* START *
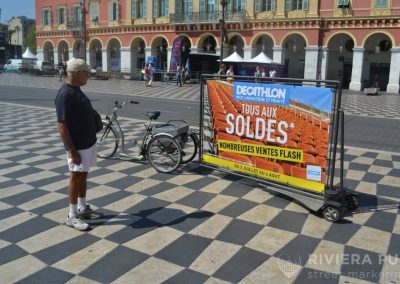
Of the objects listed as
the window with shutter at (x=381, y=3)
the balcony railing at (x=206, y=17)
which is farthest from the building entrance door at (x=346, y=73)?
the balcony railing at (x=206, y=17)

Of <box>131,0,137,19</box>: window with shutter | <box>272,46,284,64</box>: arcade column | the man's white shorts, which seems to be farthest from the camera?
<box>131,0,137,19</box>: window with shutter

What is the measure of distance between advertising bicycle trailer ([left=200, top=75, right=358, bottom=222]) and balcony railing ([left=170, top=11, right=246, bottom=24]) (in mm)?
32381

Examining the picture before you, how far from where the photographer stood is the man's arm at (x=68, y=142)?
4.20 metres

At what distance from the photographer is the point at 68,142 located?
13.9 feet

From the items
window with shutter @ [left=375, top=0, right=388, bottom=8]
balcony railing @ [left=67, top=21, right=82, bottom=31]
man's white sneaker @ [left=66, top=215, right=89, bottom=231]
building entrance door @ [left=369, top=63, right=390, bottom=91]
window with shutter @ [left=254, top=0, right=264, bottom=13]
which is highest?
window with shutter @ [left=254, top=0, right=264, bottom=13]

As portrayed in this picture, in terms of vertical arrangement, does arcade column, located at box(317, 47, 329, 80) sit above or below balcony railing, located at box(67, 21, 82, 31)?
below

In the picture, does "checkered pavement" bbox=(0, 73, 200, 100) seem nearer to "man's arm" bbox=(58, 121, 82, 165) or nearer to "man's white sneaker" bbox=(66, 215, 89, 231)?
"man's white sneaker" bbox=(66, 215, 89, 231)

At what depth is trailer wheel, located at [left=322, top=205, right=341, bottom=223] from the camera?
4832mm

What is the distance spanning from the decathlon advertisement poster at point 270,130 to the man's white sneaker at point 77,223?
7.83 feet

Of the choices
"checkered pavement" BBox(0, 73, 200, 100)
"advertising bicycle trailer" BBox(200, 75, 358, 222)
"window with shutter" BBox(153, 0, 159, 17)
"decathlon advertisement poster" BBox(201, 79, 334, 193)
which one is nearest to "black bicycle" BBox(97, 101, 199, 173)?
"decathlon advertisement poster" BBox(201, 79, 334, 193)

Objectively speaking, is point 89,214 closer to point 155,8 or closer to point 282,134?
point 282,134

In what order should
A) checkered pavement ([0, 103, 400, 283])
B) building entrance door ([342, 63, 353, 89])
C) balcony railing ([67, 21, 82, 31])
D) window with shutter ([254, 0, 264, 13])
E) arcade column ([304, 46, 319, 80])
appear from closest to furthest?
1. checkered pavement ([0, 103, 400, 283])
2. arcade column ([304, 46, 319, 80])
3. window with shutter ([254, 0, 264, 13])
4. building entrance door ([342, 63, 353, 89])
5. balcony railing ([67, 21, 82, 31])

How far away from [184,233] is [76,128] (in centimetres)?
155

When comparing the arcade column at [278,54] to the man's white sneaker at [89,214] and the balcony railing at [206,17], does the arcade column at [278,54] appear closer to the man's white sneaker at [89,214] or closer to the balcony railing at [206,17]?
the balcony railing at [206,17]
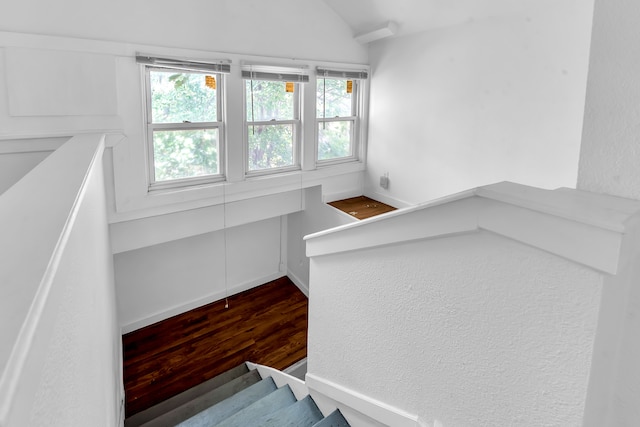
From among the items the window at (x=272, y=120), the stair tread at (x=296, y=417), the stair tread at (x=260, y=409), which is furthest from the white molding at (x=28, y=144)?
the stair tread at (x=296, y=417)

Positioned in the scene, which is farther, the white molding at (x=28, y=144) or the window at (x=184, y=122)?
the window at (x=184, y=122)

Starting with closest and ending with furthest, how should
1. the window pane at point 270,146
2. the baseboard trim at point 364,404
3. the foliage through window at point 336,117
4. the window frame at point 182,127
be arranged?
the baseboard trim at point 364,404 → the window frame at point 182,127 → the window pane at point 270,146 → the foliage through window at point 336,117

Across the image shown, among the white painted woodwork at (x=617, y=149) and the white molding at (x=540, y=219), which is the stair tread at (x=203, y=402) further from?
the white painted woodwork at (x=617, y=149)

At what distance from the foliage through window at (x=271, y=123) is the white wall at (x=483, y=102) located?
96cm

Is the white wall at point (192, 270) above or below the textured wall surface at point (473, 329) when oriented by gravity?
below

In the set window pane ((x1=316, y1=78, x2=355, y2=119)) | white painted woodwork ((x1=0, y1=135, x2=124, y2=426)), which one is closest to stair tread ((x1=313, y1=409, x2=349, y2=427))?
white painted woodwork ((x1=0, y1=135, x2=124, y2=426))

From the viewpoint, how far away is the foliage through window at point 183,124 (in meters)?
3.28

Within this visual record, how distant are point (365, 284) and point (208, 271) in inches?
122

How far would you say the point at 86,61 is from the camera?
2783mm

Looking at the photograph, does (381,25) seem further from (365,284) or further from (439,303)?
(439,303)

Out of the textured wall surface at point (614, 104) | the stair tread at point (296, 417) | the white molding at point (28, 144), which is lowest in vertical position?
the stair tread at point (296, 417)

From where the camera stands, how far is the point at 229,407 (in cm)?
238

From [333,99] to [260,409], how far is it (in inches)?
130

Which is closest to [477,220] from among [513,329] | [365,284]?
[513,329]
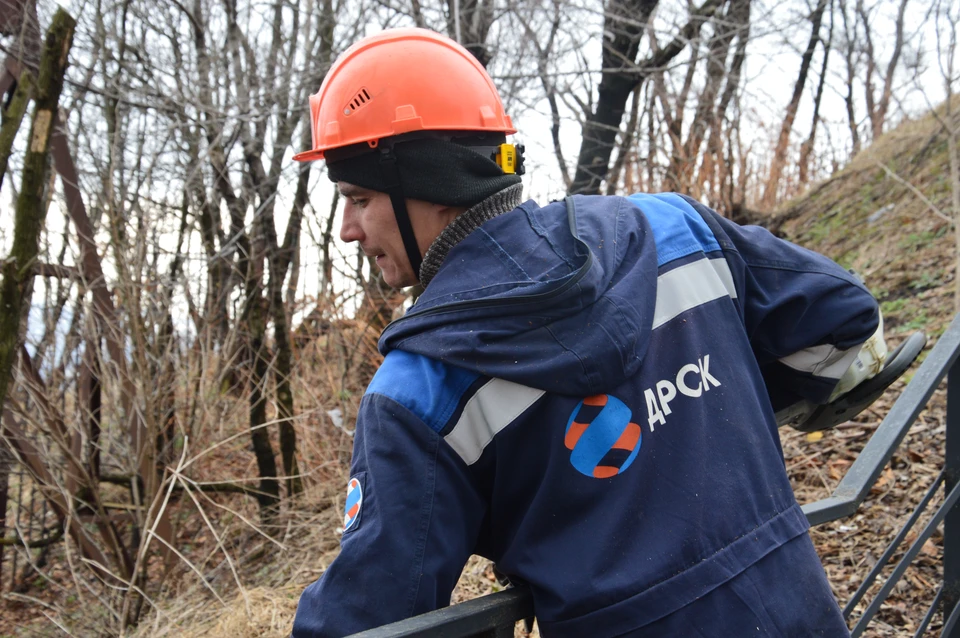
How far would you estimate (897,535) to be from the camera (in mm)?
2197

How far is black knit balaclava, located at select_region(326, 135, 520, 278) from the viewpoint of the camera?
1535mm

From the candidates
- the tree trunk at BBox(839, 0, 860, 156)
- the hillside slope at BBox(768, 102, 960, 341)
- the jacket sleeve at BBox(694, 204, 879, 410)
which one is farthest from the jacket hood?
the tree trunk at BBox(839, 0, 860, 156)

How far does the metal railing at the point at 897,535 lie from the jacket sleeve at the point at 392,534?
7cm

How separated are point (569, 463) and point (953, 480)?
1.71 meters

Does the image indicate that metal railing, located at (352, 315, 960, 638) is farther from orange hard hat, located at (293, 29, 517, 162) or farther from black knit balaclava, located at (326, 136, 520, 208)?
orange hard hat, located at (293, 29, 517, 162)

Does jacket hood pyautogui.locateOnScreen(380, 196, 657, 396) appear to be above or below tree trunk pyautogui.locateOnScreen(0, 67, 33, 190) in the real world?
below

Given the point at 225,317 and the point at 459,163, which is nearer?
the point at 459,163

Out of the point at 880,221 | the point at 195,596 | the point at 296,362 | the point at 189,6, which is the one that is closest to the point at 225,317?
the point at 296,362

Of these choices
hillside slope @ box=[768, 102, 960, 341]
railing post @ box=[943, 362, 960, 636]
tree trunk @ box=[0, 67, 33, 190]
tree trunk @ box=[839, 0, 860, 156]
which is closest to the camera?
railing post @ box=[943, 362, 960, 636]

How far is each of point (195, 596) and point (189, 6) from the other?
217 inches

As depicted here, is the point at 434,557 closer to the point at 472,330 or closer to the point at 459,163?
the point at 472,330

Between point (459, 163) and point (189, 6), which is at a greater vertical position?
point (189, 6)

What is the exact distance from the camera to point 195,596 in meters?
5.05

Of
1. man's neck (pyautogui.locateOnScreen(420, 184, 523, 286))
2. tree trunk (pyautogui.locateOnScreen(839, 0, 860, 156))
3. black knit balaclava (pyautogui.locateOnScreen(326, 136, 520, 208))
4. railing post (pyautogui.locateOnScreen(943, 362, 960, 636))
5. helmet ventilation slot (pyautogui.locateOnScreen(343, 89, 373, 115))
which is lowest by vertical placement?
railing post (pyautogui.locateOnScreen(943, 362, 960, 636))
* END *
* [Requirement]:
Rewrite the material starting at the line containing "How far is black" and ending at the line containing "1.71 meters", with "jacket sleeve" changed to "coat sleeve" and nothing else altered.

* [The completed task]:
How far is black knit balaclava, located at select_region(326, 135, 520, 278) from the viewpoint of the camera?
1535mm

From the candidates
- the tree trunk at BBox(839, 0, 860, 156)
- the hillside slope at BBox(768, 102, 960, 341)
- the coat sleeve at BBox(694, 204, 879, 410)
which one is farthest from the jacket hood?
the tree trunk at BBox(839, 0, 860, 156)

How far does the metal railing at the point at 897,535 lie from the coat sleeve at the point at 392,534?
7cm

How separated are point (569, 463) and point (953, 480)?
1.71 meters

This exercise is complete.